I’d like to tell you a little about me, and my involvement with the IBEW.
In 1992 I started work as a Temporary in NB Power’s Point Lepreau Nuclear Generating Station’s Health Physics lab after having graduated as a Chemical Technologist. (The people in Health Physics record and track the radiation “dose” that workers receive, as well as measuring and recording any environmental releases of radiation. FYI – Releases and worker exposure are both extremely low.)
After I had been there a while, the Shop Steward in my department invited me to attend a union meeting. My Grandfather had been the national Vice President of the International Longshoreman’s Association and although I never knew him (he died when I was very young) I had a strong impression of unions, knowing the important role they play in providing good jobs for working people. As a result of the invitation, I attended that meeting and became very interested in our Local. I think in my first five years I might have missed two union meetings.
I had been attending monthly unit meetings regularly for two or three years when elections eventually rolled around. At the time, the existing Unit Chairperson decided to step down and I heard that a certain person was going to throw their hat in the ring. The problem for me was that I had seen this person in action and they seemed to have a chip on their shoulder, and it always seemed to me that this person looked for ways to create conflict, rather than solve problems for our members.
Even then, I had some strong feelings about the right way of handling issues. I believed, as I still do, that you can be hard on an issue, but soft on the people. It’s not necessary to create needless conflicts and bad feelings in order to deal with problems, in fact it’s counter productive. I think it’s better to take the high road while single-mindedly working on behalf of your membership.

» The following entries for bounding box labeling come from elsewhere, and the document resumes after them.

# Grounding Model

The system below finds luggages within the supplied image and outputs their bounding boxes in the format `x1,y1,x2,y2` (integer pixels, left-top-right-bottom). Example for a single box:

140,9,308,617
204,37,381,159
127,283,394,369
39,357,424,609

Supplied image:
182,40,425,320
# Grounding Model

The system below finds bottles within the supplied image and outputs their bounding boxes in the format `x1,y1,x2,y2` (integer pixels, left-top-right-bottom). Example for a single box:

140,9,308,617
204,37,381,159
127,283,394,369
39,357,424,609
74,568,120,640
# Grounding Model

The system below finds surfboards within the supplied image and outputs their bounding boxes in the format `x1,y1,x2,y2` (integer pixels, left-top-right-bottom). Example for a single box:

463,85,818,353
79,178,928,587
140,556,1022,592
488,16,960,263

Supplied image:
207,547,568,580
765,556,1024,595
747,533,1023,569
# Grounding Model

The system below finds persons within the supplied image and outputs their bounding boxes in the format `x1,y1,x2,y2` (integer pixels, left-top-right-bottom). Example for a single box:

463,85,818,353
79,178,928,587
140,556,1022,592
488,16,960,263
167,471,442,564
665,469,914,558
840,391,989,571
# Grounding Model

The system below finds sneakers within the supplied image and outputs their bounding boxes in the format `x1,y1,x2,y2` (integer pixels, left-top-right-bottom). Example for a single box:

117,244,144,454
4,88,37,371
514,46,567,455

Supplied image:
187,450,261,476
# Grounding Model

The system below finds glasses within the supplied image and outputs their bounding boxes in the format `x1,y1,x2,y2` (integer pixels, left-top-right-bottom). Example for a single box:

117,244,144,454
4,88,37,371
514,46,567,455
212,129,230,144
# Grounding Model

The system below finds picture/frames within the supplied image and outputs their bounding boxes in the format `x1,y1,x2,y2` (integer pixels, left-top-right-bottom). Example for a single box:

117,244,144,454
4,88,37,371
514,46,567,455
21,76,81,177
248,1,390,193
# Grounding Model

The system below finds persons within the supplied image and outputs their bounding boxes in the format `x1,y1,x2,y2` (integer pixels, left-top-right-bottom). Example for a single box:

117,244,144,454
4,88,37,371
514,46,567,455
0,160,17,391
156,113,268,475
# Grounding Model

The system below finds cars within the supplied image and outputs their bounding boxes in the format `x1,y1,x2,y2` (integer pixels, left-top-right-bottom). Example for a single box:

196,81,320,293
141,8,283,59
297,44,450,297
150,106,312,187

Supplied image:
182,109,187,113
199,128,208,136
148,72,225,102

I also feel that if you don’t think something is right, you should do something about it – don’t just complain and do nothing. So, I decided to run for the Unit Chairperson’s job – not because I had ever planned to take on a leadership role, but because I thought the alternative would be a disaster for our members. I ended up winning that election for Unit Chairperson, and as a consequence became a member of the Executive Board.
In 1996, we were working on an organizing campaign for two new groups within NB Power (the Engineers and the Supervisors) decided to join the IBEW. About the same time, my temporary job came to an end and I was laid off. In the midst of this organizing campaign, the union needed another person in the office and the Business Manager at the time, John Cole, asked me to work for him as an Assistant Business Manager and organizer, which I did. About six months later, I was offered a recall to a regular position with NB Power, but I decided to stick where I was, and I turned NB Power down. (Their loss!)
The rest is history, and I’ve now been working for the IBEW for over 20 years. I’ve done a lot of things in that time – grievances, adjudications, labour board hearings, negotiations, lobbying, etc. But one thing hasn’t changed, and that’s my desire to help people whenever I can, and to always take the high road.